Após o longo trajeto, quando o ribeirão finalmente chegava no Canto da Praia, era possível presenciar a vista de um belo espraiado onde a água doce do rio se encontrava com a água salgada do mar. Seu Carlos conta que adorava frequentar o local, conhecido como Ribeirão Lagoa do Canto. "Eu tinha um caminhãozinho de madeira que meu pai fez, saia ali de casa com ele e ia pra aqueles lados. Era incrível aquela paisagem do rio desembocando na praia", relembra. 

 

O ribeirão era tão largo quanto a largura atual da Av. Brasil, com aproximadamente 30 a 35 metros de largura e cerca de 3 a 4 metros de profundidade. E para isso contava com a participação de diversos córregos e lagoas que desaguavam nele. Um deles era uma pequena lagoa na rua 1.061, de onde saia um córrego que entrava no Ribeirão nas proximidades da rua 1.101, ajudando a compor a paisagem da lagoa da Rebeca. 
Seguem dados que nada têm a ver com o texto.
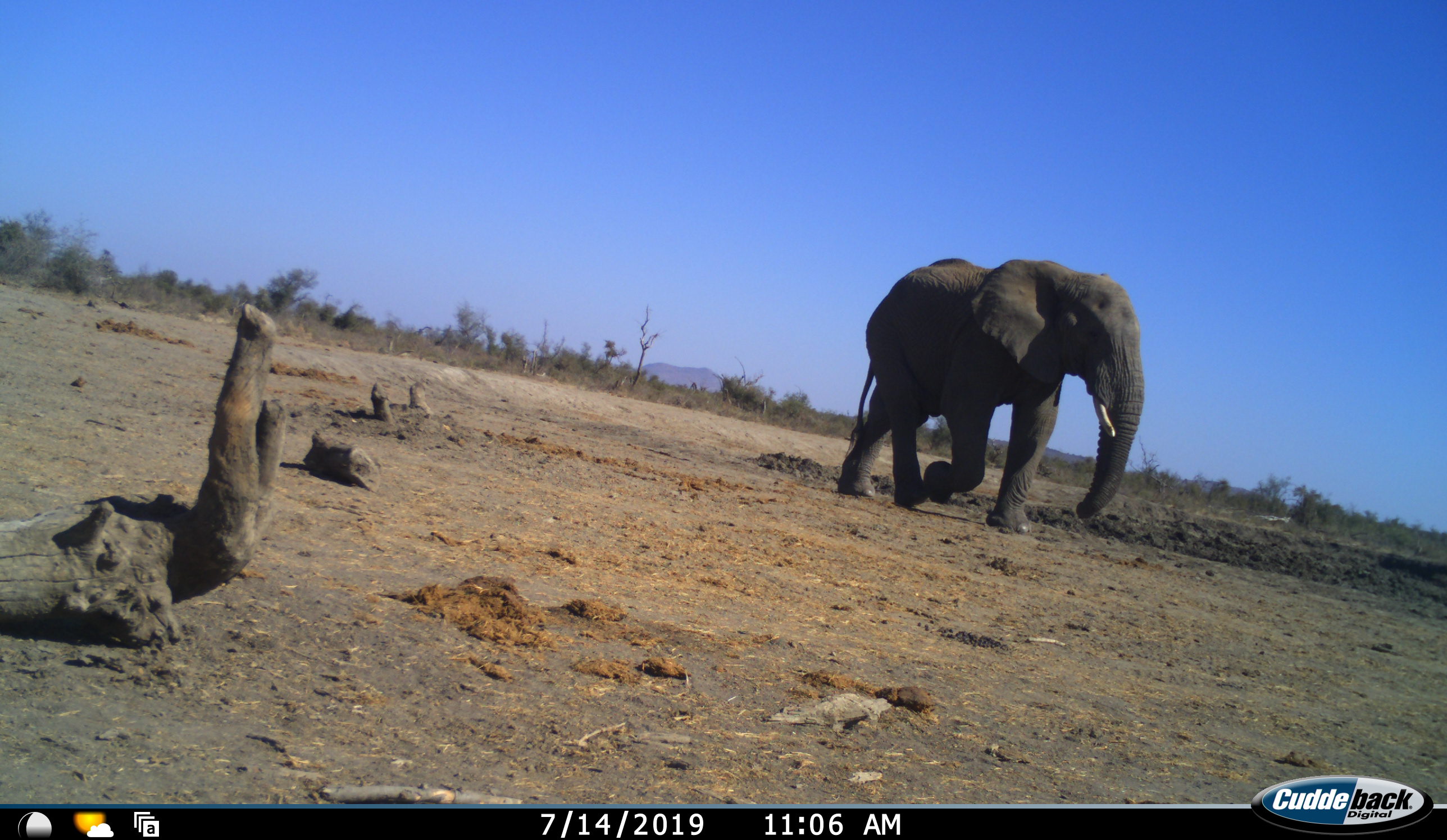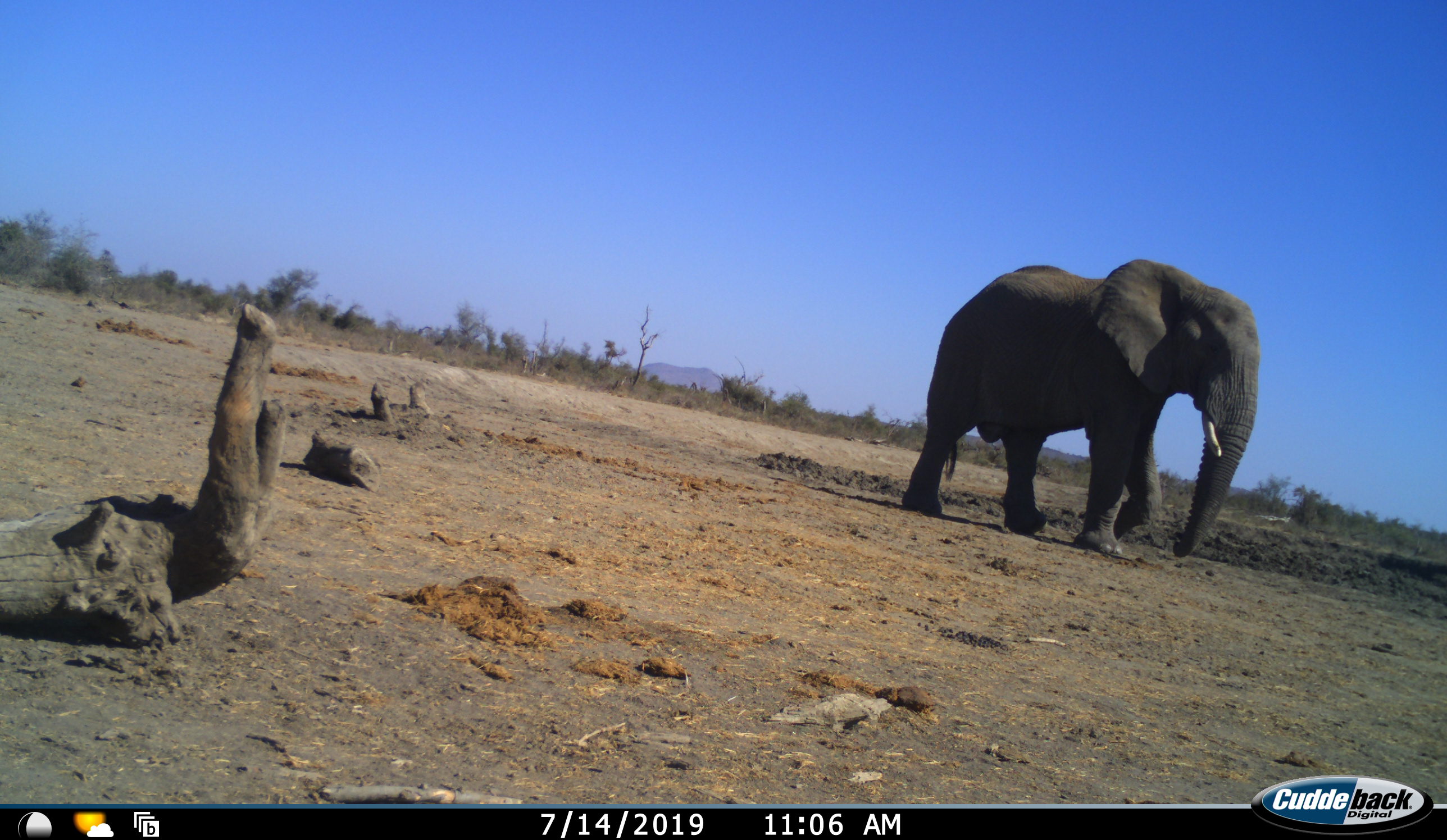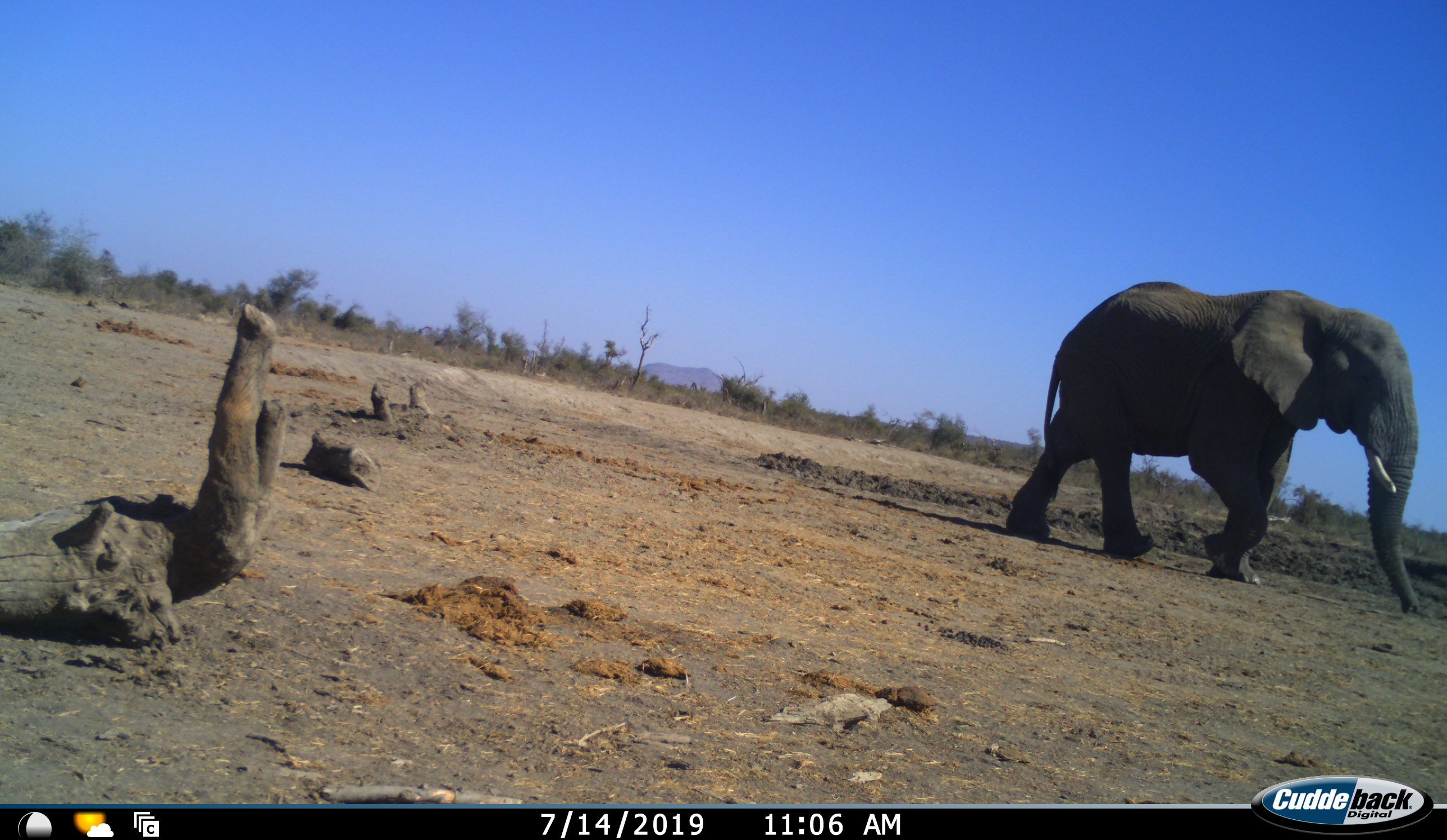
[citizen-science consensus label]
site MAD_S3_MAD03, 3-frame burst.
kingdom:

O arquiteto Gabriel Gallarza conta que o rio era formado também com a ajuda de um outro córrego chamado Ribeirão do Nin, que vinha do morro do bairro Ariribá, com nascente nos fundos da rua Cara Cara. Os desavisados podem achar que o nome desse córrego fosse 'Dunin', mas conversando com moradores locais do bairro dos Pioneiros entende-se que na verdade o nome desse córrego se deu por conta de um antigo morador nativo que vivia no local e chamava-se Nim. De tanto o pessoal falar "vamos pescar no ribeirão do seu Nim", o nome acabou ficando, mas não de forma oficial.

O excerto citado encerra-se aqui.